Non solo nessuno ha pensato a far "livellare" queste attività di pari passo con progresso del giocatore, ma spesso i titoli acquisiti di gran-badasso non hanno nessuna influenza sul resto del mondo.
Quanto sarebbe stato bello poter fondare il proprio culto o la propria fazione in Skyrim, dare ordini ai sottoposti di trovare le risorse che ci servono per quella pozione, reclamare l'innocenza della figlia del mugnaio come diritto e vedersi eleggere sindaco del mondo con pieni poteri?
E invece no, siamo dietro a raccogliere fiori per campi e vederci ancora assaltare da banditi che sembrano non avere nessuna idea di chi siamo.
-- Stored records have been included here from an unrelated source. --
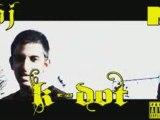 k-dot freestyle/pbj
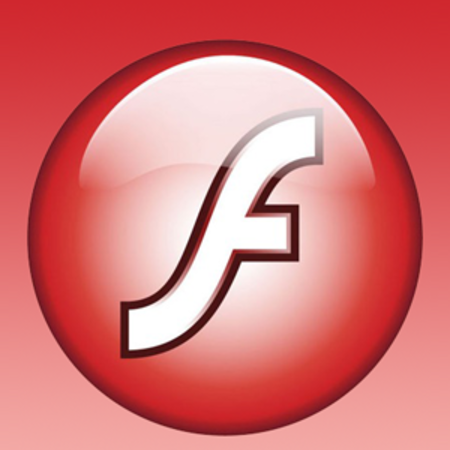 No Flash for Windows Mobile 6.5, says Adobe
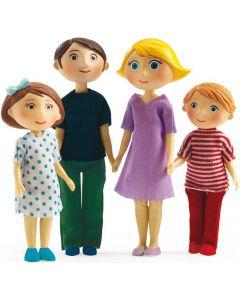 Djeco Petit Home - Family Gaspard & Romy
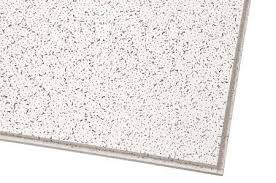Armstrong Ceiling Tiles 2x2 1774 by Acoustical Ceiling Tiles By Armstrong Zoro Com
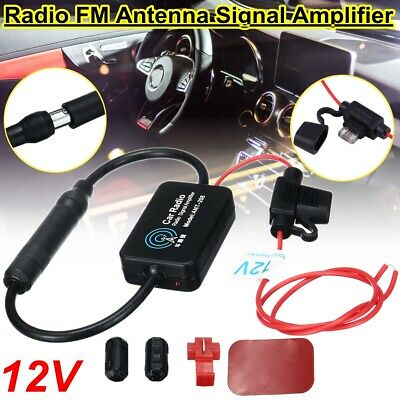 12V 25dB Universal Auto Car Radio FM Antenna Signal Amplifier Booster with Clip
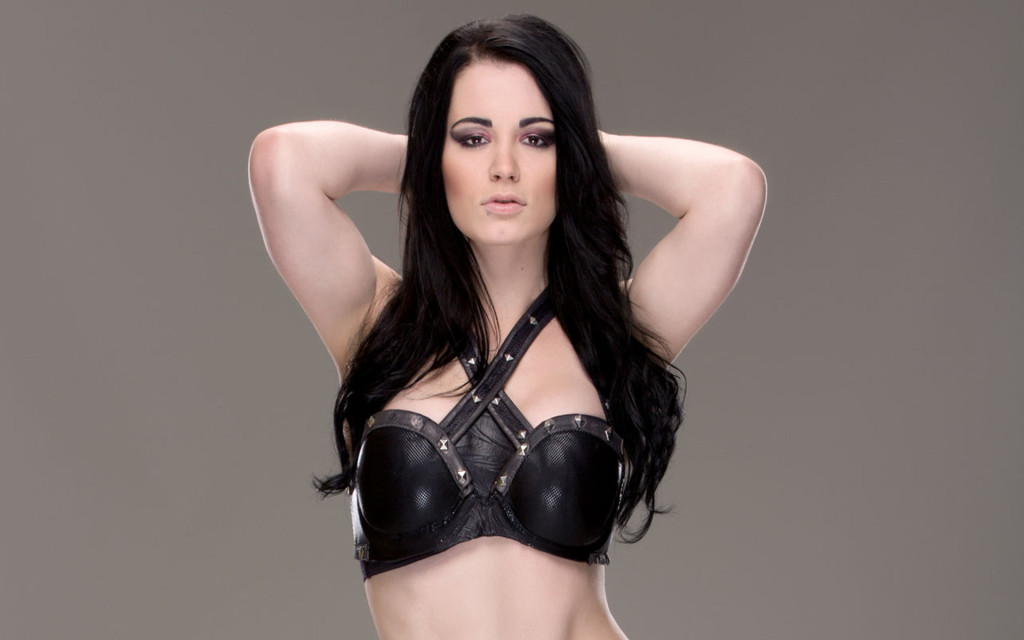 wwe_diva_paige_hot-pictures-01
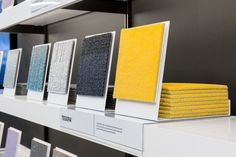 PWW sets a new standard for Forbo Flooring by transforming #London showroom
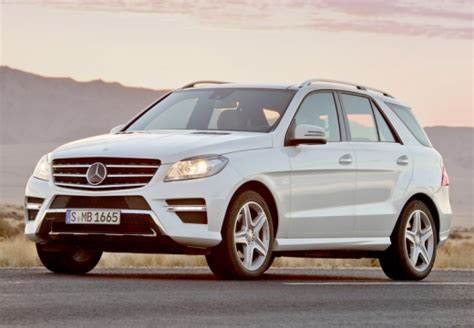 m mercedes co uk used cars used mercedes m class cars for sale on auto trader uk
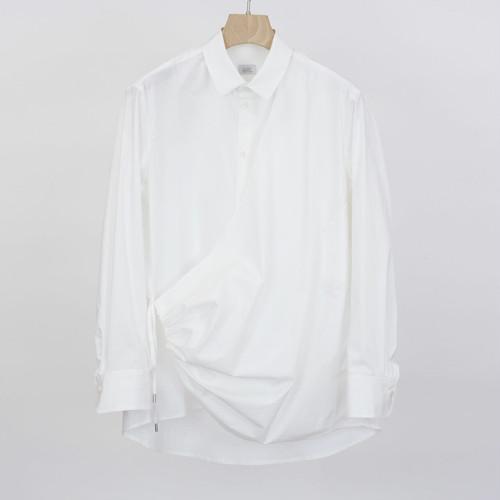HATRA Crater Drape Shirt ハトラ クレータードレープシャツ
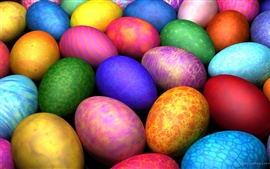 Preview wallpaper Easter Eggs HD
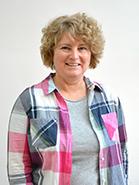 Ing. Monika Simlinger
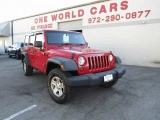 Jeep Wrangler Unlimited 4WD 4dr X RHD 2009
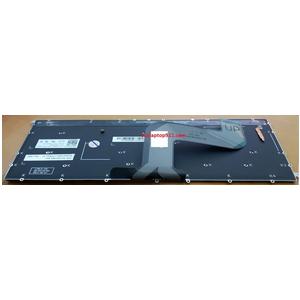 bàn phím laptop Dell Inspiron 14 - 7437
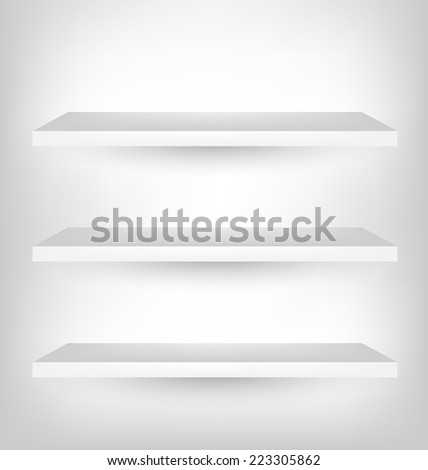 Empty Shelf For Exhibition, Vector Illustration - stock vector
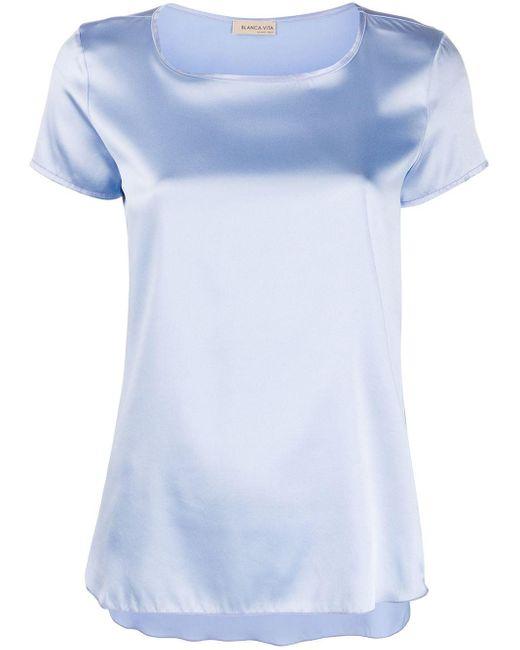Blanca Vita Camiseta de seda Tania de mujer KltVC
Questo viene, parzialmente, risolto in Shadows of Mordor, in cui il sistema di "dominazione" permette di controllare i capitani dell'esercito avversario sulla mappa, solo che questa feature viene introdotta molto tardi nel gioco, rimane molto divertente ma non può essere sviluppata ulteriormente in nessuna direzione.
Bene ma non benissimo.
Allo stesso modo le decisioni che prendiamo non hanno quasi mai un peso reale sul mondo che ci circonda, al di la di un semplicistico dualismo bene/male.
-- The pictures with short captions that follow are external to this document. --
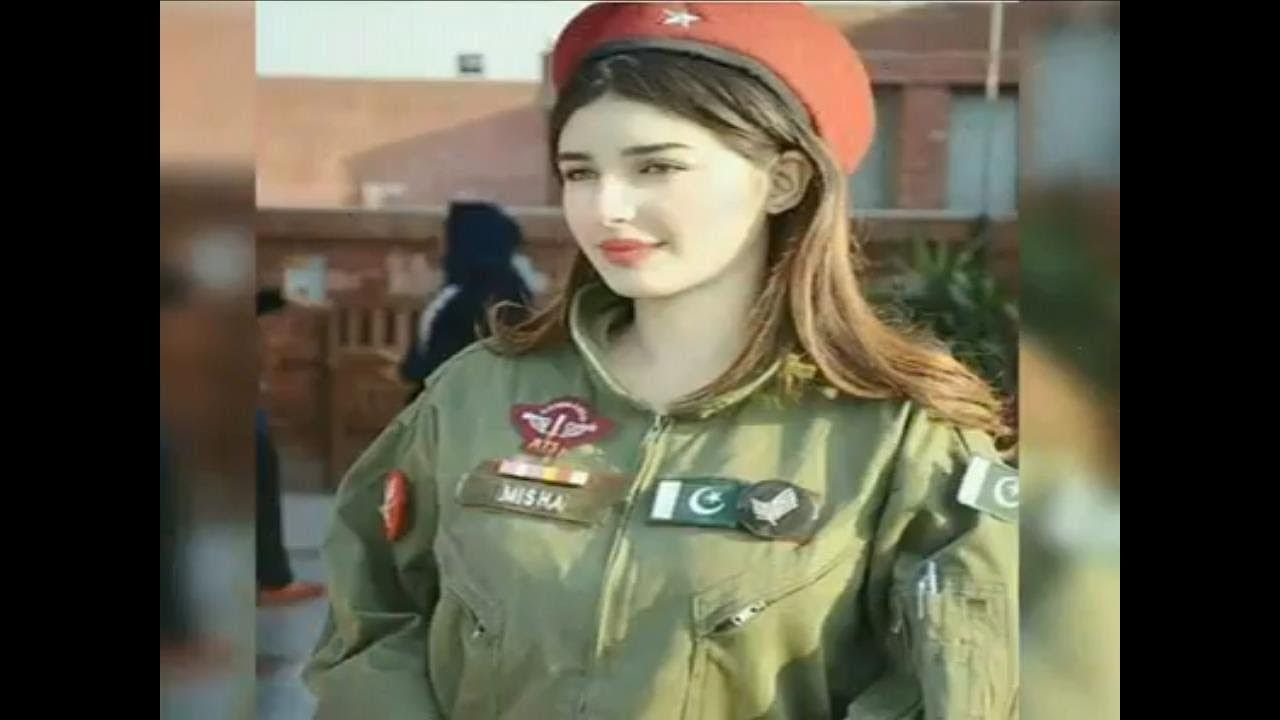 Ispr new song 2018 | Pak Army song 2018 | Pakistan army song ,urdu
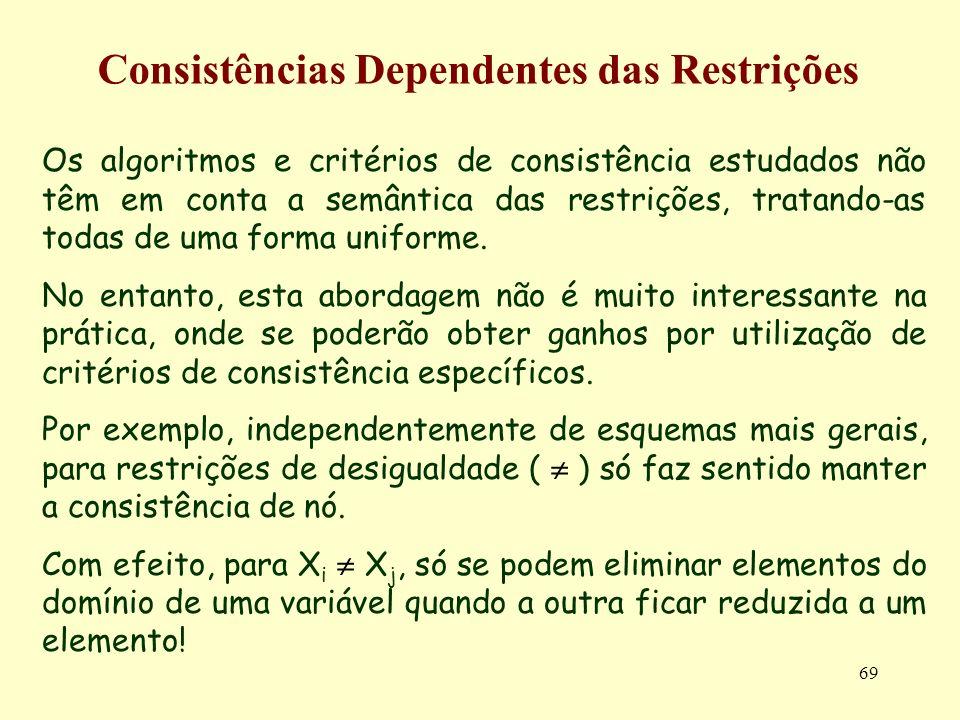 69 Consistências Dependentes das Restrições Os algoritmos e critérios de consistência estudados não têm em conta a semântica das restrições, tratando-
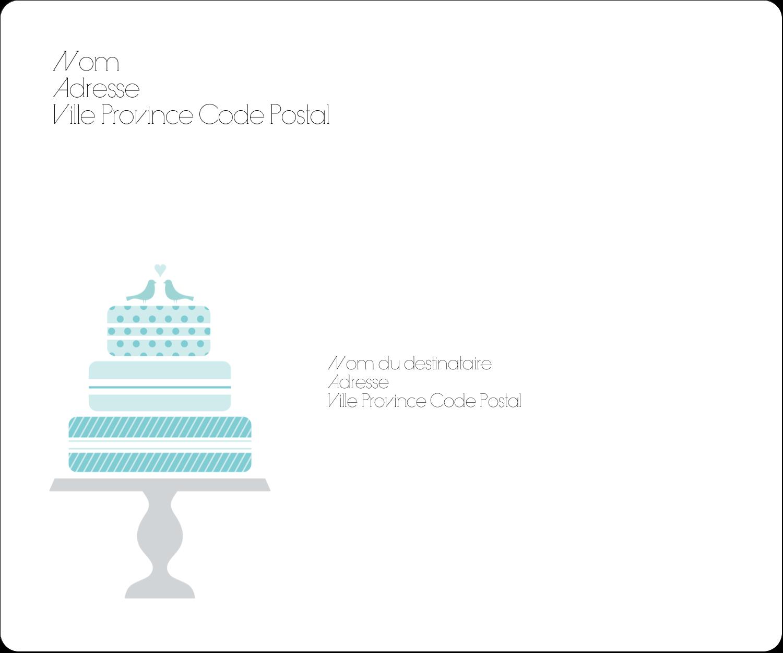 """½"""" x 1¾"""" Étiquettes D'Adresse - Figurines d'oiseau bleu pour gâteau de noces"""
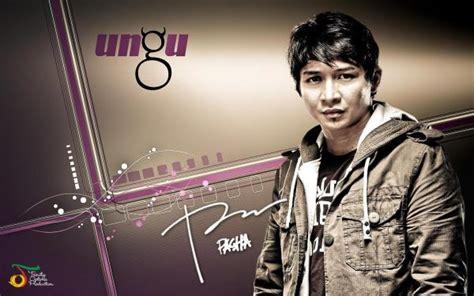 download lagu ungu free download ungu puing kenangan mp3 lirik lagu share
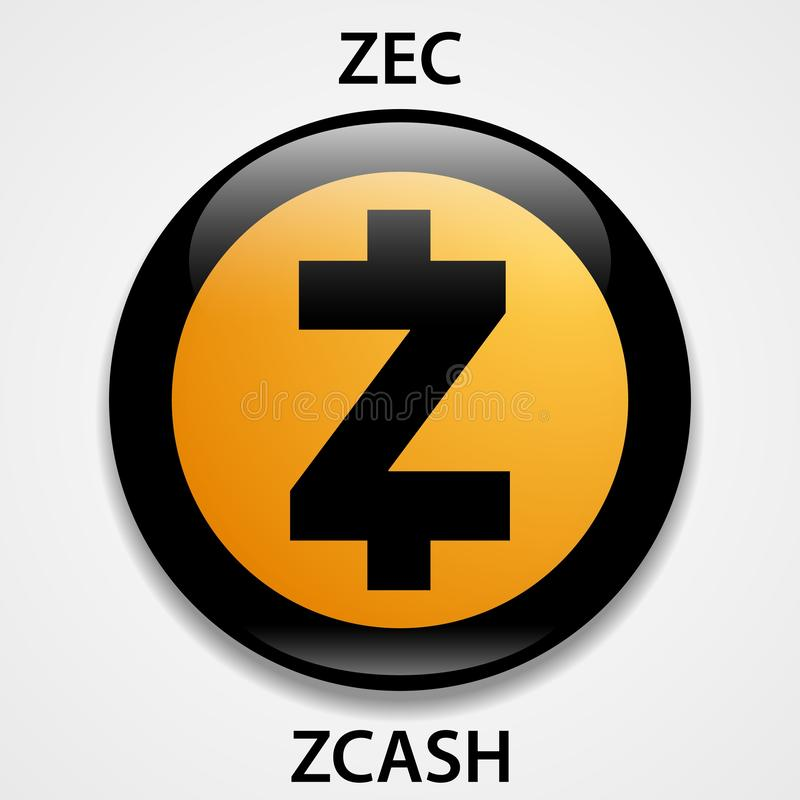 Zcash Coin cryptocurrency blockchain icon. Virtual electronic, internet money or cryptocoin symbol, logo.  royalty free illustration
Solo Fallout New Vegas, espande questo aspetto con una certa varietà di scelte morali e relativi esiti, anche se spesso le scelte "buone" sono maggiormente premiate rispetto alle altre.

Fallout NW: sparare dinosauri giocattolo ad una statua a forma di dinosauro.
Parliamone.
Se non lo volete fare voi ...
Gli open world sono un terreno splendido per i modders, ma non tutte le softwarehouse supportano concretamente le loro community di utenti.
Che io sappia solo Bethesda rilascia, al lancio del gioco, il Creation Kit (un tool del tutto simile a quello che usano i designer), ed è grazie ai mods sviluppati dagli utenti che i suoi giochi godono di una longevità e di una rigiocabilità senza nessun paragone.
Cosa sarebbero Mafia, GTA, Saints Row o Assassin's Creed con uno strumento simile a disposizione degli utenti?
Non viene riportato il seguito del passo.